Task statement
Whatever the listing holds, output it without alteration.
^^^^
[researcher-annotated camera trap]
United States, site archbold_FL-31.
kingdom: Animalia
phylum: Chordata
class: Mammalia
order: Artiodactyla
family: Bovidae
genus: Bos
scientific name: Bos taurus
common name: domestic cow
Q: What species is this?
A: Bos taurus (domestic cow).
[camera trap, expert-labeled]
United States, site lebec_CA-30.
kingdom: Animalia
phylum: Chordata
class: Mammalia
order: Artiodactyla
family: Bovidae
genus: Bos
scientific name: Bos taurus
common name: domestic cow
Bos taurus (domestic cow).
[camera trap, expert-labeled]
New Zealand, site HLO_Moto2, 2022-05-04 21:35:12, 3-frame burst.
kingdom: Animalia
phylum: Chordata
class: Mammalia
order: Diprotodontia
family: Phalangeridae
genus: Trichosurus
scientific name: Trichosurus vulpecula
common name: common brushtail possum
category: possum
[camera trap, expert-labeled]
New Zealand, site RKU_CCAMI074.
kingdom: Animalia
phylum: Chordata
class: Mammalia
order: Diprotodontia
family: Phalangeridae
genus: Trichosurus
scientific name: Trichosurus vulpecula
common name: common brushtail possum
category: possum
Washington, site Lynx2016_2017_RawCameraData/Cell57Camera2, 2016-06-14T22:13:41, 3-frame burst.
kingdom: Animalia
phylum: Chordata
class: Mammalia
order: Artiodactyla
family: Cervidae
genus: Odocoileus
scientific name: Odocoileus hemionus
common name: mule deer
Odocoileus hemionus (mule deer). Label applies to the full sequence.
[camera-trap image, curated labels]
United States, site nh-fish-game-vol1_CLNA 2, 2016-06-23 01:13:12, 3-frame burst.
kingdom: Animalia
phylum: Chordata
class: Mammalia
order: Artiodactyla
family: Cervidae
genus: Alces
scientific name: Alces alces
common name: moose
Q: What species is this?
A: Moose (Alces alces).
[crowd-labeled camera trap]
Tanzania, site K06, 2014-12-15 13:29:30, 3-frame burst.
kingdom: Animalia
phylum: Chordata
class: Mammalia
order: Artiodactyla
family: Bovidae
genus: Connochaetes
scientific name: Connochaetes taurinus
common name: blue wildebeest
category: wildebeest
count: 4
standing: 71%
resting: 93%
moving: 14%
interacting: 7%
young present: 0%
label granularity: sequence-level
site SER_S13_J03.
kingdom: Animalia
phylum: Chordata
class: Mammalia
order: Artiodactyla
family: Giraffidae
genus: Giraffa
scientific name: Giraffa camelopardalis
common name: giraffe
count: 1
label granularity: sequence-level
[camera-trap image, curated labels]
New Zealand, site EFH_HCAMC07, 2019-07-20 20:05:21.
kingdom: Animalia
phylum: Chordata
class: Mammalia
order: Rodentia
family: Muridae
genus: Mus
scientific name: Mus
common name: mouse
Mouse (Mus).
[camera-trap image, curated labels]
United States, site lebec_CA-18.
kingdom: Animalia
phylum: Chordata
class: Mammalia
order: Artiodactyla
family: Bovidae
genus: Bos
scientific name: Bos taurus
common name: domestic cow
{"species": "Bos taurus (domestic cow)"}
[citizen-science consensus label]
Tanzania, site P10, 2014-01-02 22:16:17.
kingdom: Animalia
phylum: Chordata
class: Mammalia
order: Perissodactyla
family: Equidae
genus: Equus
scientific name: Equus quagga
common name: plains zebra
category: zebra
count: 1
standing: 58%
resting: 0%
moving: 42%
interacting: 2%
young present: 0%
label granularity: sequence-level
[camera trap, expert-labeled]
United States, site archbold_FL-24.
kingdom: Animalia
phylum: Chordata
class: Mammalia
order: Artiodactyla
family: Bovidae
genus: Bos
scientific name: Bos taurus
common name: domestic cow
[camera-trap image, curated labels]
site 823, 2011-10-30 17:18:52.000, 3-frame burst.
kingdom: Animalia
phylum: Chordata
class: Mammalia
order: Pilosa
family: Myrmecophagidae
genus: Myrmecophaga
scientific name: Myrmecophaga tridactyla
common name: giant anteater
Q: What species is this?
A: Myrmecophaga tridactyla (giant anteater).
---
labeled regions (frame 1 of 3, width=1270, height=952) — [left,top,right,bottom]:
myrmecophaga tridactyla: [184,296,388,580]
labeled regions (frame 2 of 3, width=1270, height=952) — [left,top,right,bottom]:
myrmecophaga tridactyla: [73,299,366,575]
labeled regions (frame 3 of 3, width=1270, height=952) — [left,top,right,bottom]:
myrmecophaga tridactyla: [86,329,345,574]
^^^^
Response area
[researcher-annotated camera trap]
United States, site archbold_FL-31.
kingdom: Animalia
phylum: Chordata
class: Mammalia
order: Artiodactyla
family: Bovidae
genus: Bos
scientific name: Bos taurus
common name: domestic cow
Q: What species is this?
A: Bos taurus (domestic cow).
[camera trap, expert-labeled]
United States, site lebec_CA-30.
kingdom: Animalia
phylum: Chordata
class: Mammalia
order: Artiodactyla
family: Bovidae
genus: Bos
scientific name: Bos taurus
common name: domestic cow
Bos taurus (domestic cow).
[camera trap, expert-labeled]
New Zealand, site HLO_Moto2, 2022-05-04 21:35:12, 3-frame burst.
kingdom: Animalia
phylum: Chordata
class: Mammalia
order: Diprotodontia
family: Phalangeridae
genus: Trichosurus
scientific name: Trichosurus vulpecula
common name: common brushtail possum
category: possum
[camera trap, expert-labeled]
New Zealand, site RKU_CCAMI074.
kingdom: Animalia
phylum: Chordata
class: Mammalia
order: Diprotodontia
family: Phalangeridae
genus: Trichosurus
scientific name: Trichosurus vulpecula
common name: common brushtail possum
category: possum
Washington, site Lynx2016_2017_RawCameraData/Cell57Camera2, 2016-06-14T22:13:41, 3-frame burst.
kingdom: Animalia
phylum: Chordata
class: Mammalia
order: Artiodactyla
family: Cervidae
genus: Odocoileus
scientific name: Odocoileus hemionus
common name: mule deer
Odocoileus hemionus (mule deer). Label applies to the full sequence.
[camera-trap image, curated labels]
United States, site nh-fish-game-vol1_CLNA 2, 2016-06-23 01:13:12, 3-frame burst.
kingdom: Animalia
phylum: Chordata
class: Mammalia
order: Artiodactyla
family: Cervidae
genus: Alces
scientific name: Alces alces
common name: moose
Q: What species is this?
A: Moose (Alces alces).
[crowd-labeled camera trap]
Tanzania, site K06, 2014-12-15 13:29:30, 3-frame burst.
kingdom: Animalia
phylum: Chordata
class: Mammalia
order: Artiodactyla
family: Bovidae
genus: Connochaetes
scientific name: Connochaetes taurinus
common name: blue wildebeest
category: wildebeest
count: 4
standing: 71%
resting: 93%
moving: 14%
interacting: 7%
young present: 0%
label granularity: sequence-level
site SER_S13_J03.
kingdom: Animalia
phylum: Chordata
class: Mammalia
order: Artiodactyla
family: Giraffidae
genus: Giraffa
scientific name: Giraffa camelopardalis
common name: giraffe
count: 1
label granularity: sequence-level
[camera-trap image, curated labels]
New Zealand, site EFH_HCAMC07, 2019-07-20 20:05:21.
kingdom: Animalia
phylum: Chordata
class: Mammalia
order: Rodentia
family: Muridae
genus: Mus
scientific name: Mus
common name: mouse
Mouse (Mus).
[camera-trap image, curated labels]
United States, site lebec_CA-18.
kingdom: Animalia
phylum: Chordata
class: Mammalia
order: Artiodactyla
family: Bovidae
genus: Bos
scientific name: Bos taurus
common name: domestic cow
{"species": "Bos taurus (domestic cow)"}
[citizen-science consensus label]
Tanzania, site P10, 2014-01-02 22:16:17.
kingdom: Animalia
phylum: Chordata
class: Mammalia
order: Perissodactyla
family: Equidae
genus: Equus
scientific name: Equus quagga
common name: plains zebra
category: zebra
count: 1
standing: 58%
resting: 0%
moving: 42%
interacting: 2%
young present: 0%
label granularity: sequence-level
[camera trap, expert-labeled]
United States, site archbold_FL-24.
kingdom: Animalia
phylum: Chordata
class: Mammalia
order: Artiodactyla
family: Bovidae
genus: Bos
scientific name: Bos taurus
common name: domestic cow
[camera-trap image, curated labels]
site 823, 2011-10-30 17:18:52.000, 3-frame burst.
kingdom: Animalia
phylum: Chordata
class: Mammalia
order: Pilosa
family: Myrmecophagidae
genus: Myrmecophaga
scientific name: Myrmecophaga tridactyla
common name: giant anteater
Q: What species is this?
A: Myrmecophaga tridactyla (giant anteater).
---
labeled regions (frame 1 of 3, width=1270, height=952) — [left,top,right,bottom]:
myrmecophaga tridactyla: [184,296,388,580]
labeled regions (frame 2 of 3, width=1270, height=952) — [left,top,right,bottom]:
myrmecophaga tridactyla: [73,299,366,575]
labeled regions (frame 3 of 3, width=1270, height=952) — [left,top,right,bottom]:
myrmecophaga tridactyla: [86,329,345,574]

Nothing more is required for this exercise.